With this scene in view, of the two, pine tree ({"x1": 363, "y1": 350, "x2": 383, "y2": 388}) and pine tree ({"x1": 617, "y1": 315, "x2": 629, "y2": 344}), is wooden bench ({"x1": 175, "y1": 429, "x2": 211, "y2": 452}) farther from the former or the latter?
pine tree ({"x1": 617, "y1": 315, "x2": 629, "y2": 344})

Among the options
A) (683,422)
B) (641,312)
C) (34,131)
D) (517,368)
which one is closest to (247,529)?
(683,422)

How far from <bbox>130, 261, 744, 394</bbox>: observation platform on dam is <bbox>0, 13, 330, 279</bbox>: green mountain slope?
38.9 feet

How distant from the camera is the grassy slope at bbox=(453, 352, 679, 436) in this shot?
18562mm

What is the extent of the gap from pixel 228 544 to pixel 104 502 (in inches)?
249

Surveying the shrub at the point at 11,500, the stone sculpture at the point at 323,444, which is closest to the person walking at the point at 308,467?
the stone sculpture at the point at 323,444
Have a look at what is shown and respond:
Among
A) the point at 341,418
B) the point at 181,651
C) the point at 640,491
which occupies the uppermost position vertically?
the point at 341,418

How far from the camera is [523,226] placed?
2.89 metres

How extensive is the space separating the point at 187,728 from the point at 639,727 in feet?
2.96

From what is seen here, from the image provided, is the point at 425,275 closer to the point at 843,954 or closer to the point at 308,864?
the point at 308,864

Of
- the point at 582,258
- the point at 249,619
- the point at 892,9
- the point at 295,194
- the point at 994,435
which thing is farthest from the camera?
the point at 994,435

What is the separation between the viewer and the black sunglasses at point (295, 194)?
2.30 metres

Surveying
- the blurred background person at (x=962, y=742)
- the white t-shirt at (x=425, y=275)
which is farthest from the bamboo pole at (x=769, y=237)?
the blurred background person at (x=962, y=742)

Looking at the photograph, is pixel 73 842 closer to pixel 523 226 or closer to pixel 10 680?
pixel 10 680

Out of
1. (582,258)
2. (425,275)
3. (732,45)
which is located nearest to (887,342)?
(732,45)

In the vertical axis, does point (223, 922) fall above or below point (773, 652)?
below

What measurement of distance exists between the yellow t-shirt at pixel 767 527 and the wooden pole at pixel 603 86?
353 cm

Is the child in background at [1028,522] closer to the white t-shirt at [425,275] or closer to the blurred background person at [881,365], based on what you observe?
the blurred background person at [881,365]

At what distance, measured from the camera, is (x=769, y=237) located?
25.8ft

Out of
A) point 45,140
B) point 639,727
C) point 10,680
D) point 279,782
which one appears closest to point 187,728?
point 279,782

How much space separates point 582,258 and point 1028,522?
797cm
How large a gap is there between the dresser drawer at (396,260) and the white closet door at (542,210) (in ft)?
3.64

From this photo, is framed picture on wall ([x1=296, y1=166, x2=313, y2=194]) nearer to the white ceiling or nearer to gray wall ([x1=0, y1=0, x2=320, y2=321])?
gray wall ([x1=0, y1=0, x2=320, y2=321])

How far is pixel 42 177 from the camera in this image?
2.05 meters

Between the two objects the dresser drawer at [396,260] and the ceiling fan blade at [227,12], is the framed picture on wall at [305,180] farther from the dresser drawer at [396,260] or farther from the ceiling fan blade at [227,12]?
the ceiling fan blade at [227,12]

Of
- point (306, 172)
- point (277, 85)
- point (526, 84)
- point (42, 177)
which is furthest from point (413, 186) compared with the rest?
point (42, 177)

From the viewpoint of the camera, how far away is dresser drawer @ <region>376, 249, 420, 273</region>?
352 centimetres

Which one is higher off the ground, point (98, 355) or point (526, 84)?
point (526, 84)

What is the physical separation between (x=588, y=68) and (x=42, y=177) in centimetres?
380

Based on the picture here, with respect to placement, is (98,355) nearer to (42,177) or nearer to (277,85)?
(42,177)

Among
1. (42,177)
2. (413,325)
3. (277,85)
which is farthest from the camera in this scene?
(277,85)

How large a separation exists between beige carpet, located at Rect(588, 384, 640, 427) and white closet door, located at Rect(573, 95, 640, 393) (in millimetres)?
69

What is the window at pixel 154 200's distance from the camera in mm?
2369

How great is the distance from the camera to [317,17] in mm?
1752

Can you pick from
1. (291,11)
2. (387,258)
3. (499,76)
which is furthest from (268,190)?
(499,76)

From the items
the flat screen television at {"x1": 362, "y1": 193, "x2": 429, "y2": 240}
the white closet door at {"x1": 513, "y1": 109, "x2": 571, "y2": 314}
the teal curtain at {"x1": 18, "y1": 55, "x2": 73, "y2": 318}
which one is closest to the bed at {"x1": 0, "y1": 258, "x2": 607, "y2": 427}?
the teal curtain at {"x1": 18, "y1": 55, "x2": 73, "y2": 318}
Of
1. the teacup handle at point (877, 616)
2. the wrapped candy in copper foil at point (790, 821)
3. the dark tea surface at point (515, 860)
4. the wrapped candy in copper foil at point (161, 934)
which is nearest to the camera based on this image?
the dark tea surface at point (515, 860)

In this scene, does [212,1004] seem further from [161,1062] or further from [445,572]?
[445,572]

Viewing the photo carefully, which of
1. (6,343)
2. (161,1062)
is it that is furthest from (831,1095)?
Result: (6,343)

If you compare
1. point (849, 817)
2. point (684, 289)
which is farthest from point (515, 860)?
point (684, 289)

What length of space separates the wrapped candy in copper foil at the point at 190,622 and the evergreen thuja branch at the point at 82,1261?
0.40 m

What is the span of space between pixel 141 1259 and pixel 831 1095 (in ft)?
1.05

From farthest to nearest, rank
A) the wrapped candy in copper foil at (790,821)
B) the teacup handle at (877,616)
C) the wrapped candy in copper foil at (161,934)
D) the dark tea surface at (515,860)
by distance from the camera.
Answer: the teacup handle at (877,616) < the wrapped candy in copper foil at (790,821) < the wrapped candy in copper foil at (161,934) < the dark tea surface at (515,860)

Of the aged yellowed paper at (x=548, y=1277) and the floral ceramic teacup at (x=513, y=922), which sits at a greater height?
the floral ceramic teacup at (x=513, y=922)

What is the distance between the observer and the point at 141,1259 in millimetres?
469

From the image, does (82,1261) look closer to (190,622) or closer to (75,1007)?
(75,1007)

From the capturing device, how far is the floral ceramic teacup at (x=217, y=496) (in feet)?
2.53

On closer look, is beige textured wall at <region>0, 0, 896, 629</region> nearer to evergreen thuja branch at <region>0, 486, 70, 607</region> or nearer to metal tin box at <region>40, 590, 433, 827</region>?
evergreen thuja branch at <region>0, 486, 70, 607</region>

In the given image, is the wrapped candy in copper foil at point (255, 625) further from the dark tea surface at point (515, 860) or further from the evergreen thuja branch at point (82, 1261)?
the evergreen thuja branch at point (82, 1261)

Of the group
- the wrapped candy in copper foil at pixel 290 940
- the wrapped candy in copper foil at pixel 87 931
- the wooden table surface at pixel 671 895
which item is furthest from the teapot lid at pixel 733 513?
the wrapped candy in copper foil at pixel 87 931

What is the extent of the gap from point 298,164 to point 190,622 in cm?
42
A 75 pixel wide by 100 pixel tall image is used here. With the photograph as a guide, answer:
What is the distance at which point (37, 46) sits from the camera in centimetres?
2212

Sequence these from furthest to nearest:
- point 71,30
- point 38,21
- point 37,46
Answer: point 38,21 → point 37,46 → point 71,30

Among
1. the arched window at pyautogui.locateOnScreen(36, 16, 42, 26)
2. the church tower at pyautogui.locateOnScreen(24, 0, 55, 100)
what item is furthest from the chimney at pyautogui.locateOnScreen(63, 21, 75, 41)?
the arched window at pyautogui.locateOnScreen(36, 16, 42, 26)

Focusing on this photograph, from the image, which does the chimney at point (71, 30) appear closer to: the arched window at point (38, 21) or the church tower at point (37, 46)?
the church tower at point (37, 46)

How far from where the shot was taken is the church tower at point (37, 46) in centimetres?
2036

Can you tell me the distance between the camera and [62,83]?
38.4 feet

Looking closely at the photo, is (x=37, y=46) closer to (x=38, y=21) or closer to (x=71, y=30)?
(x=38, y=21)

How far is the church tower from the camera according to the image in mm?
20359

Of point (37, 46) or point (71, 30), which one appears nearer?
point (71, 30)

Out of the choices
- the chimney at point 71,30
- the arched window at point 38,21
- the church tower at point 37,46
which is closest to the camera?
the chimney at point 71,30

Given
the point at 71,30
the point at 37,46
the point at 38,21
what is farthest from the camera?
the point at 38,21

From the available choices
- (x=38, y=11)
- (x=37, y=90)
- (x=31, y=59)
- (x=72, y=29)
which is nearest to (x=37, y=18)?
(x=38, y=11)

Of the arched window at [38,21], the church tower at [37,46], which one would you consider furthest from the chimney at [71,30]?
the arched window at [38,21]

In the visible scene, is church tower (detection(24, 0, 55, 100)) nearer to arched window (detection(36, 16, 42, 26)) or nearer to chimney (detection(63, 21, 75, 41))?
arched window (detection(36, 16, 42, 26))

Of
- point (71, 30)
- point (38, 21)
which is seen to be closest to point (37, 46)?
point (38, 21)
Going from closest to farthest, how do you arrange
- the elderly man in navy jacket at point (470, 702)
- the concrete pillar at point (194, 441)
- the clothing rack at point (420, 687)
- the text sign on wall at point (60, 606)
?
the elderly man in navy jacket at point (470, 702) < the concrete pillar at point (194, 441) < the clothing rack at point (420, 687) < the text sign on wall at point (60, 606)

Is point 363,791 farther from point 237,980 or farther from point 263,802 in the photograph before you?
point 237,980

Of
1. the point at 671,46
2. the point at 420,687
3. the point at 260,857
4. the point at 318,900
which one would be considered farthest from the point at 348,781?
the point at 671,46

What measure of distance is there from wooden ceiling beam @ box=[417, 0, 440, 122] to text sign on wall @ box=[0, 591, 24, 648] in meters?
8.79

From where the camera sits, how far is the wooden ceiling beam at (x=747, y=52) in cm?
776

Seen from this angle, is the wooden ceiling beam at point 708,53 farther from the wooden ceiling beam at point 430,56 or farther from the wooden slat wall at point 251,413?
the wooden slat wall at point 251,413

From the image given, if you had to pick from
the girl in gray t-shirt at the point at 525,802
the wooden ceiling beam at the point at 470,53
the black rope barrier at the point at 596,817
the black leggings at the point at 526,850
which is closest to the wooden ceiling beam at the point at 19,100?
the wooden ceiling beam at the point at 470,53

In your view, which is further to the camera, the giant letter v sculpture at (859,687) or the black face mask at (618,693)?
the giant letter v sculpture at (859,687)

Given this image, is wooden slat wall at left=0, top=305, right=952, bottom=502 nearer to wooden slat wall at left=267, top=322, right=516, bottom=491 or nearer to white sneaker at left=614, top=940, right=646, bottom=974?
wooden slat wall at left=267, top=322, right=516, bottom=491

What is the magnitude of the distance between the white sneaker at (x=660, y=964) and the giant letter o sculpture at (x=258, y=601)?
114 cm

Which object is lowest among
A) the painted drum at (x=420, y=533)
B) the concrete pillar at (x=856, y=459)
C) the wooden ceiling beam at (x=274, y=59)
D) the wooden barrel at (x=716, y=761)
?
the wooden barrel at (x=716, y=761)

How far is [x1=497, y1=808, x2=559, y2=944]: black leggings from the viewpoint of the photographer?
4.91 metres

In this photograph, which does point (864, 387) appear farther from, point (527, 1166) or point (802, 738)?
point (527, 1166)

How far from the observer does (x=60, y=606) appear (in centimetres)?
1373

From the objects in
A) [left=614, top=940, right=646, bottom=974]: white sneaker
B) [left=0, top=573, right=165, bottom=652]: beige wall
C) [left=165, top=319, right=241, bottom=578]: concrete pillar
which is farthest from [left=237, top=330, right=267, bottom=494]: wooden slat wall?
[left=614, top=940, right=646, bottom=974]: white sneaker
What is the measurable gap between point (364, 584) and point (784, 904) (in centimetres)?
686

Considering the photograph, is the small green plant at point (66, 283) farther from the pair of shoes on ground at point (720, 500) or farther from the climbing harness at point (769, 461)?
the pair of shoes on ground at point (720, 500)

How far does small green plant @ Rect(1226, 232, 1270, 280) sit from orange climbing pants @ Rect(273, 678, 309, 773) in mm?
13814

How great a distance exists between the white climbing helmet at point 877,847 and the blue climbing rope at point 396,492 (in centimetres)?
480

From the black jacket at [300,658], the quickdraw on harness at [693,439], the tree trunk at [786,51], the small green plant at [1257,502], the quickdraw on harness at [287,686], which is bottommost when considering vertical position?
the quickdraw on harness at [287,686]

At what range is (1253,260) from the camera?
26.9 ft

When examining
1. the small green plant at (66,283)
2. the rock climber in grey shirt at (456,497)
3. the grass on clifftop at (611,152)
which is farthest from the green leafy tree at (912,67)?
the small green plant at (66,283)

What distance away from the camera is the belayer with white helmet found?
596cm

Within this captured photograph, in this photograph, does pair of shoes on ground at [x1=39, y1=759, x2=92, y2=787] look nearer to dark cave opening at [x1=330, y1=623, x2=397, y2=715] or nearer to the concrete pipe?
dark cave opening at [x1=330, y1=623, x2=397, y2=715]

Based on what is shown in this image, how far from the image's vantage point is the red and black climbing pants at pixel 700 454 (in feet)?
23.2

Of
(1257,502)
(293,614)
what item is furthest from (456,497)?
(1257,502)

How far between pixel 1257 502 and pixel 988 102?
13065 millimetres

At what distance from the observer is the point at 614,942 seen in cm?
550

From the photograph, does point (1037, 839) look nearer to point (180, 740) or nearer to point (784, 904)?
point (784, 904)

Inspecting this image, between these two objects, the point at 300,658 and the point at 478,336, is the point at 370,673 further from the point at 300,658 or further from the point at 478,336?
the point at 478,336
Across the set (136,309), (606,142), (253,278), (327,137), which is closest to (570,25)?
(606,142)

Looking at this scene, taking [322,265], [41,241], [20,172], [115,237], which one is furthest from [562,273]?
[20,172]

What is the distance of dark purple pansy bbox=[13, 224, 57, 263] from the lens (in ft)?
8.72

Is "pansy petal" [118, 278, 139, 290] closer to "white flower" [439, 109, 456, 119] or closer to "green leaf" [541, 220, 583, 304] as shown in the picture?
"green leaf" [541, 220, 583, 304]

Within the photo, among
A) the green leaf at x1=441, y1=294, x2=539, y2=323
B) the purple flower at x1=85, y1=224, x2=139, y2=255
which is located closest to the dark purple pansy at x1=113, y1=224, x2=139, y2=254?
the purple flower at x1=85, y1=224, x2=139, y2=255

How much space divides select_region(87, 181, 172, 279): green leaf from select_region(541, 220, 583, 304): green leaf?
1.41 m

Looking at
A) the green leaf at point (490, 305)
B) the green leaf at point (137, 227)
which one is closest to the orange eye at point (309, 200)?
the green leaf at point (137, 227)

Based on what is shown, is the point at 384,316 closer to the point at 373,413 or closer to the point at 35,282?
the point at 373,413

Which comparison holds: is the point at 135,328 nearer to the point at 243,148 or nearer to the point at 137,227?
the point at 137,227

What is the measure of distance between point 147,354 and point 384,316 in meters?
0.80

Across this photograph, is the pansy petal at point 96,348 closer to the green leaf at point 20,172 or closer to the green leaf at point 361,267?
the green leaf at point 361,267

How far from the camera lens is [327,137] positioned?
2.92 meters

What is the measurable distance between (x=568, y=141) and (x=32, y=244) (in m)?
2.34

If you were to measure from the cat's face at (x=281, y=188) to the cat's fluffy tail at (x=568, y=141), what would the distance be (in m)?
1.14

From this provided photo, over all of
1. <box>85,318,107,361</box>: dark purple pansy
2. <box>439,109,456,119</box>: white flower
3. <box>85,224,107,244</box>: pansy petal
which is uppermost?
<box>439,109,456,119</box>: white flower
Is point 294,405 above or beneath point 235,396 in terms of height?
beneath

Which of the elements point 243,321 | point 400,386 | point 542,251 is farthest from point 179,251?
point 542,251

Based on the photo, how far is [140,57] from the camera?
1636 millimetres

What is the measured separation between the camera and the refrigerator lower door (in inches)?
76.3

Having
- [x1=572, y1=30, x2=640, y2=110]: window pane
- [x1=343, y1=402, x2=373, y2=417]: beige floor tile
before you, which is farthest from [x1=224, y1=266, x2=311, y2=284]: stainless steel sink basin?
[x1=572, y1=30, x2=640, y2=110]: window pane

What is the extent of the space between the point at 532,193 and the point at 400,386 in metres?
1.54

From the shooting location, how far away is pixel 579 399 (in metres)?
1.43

> **INSTRUCTIONS TO FOLLOW**:
Exactly and only the lines from the one containing "Across this photograph, is" through the end of the material are to be reproduced, both ends included.

> **RESULT OF THE TASK**:
Across this photograph, is the pansy petal at point 96,348 closer to the green leaf at point 20,172 or closer to the green leaf at point 361,267?
the green leaf at point 361,267

How far from the camera lens is [327,137] positioned?
2.92 meters

What is the measurable distance between (x=568, y=141) and (x=32, y=244) (in m)?
2.34

If you were to measure from the cat's face at (x=281, y=188) to the cat's fluffy tail at (x=568, y=141), what would the distance be (in m)?
1.14

From this provided photo, over all of
1. <box>85,318,107,361</box>: dark purple pansy
2. <box>439,109,456,119</box>: white flower
3. <box>85,224,107,244</box>: pansy petal
which is uppermost?
<box>439,109,456,119</box>: white flower
Is point 294,405 above or beneath point 235,396 in terms of height?
beneath

Which of the elements point 243,321 | point 400,386 | point 542,251 is farthest from point 179,251?
point 542,251

Based on the photo, how far is [140,57] from the camera?
1636 millimetres

What is the measured separation between the camera and the refrigerator lower door (in inches)?
76.3

Having
- [x1=572, y1=30, x2=640, y2=110]: window pane
- [x1=343, y1=402, x2=373, y2=417]: beige floor tile
before you, which is farthest from [x1=224, y1=266, x2=311, y2=284]: stainless steel sink basin?
[x1=572, y1=30, x2=640, y2=110]: window pane

What is the extent of the space between the point at 532,193 and the point at 400,386 in metres?
1.54

From the shooting location, how far away is pixel 579 399 (in metres)?
1.43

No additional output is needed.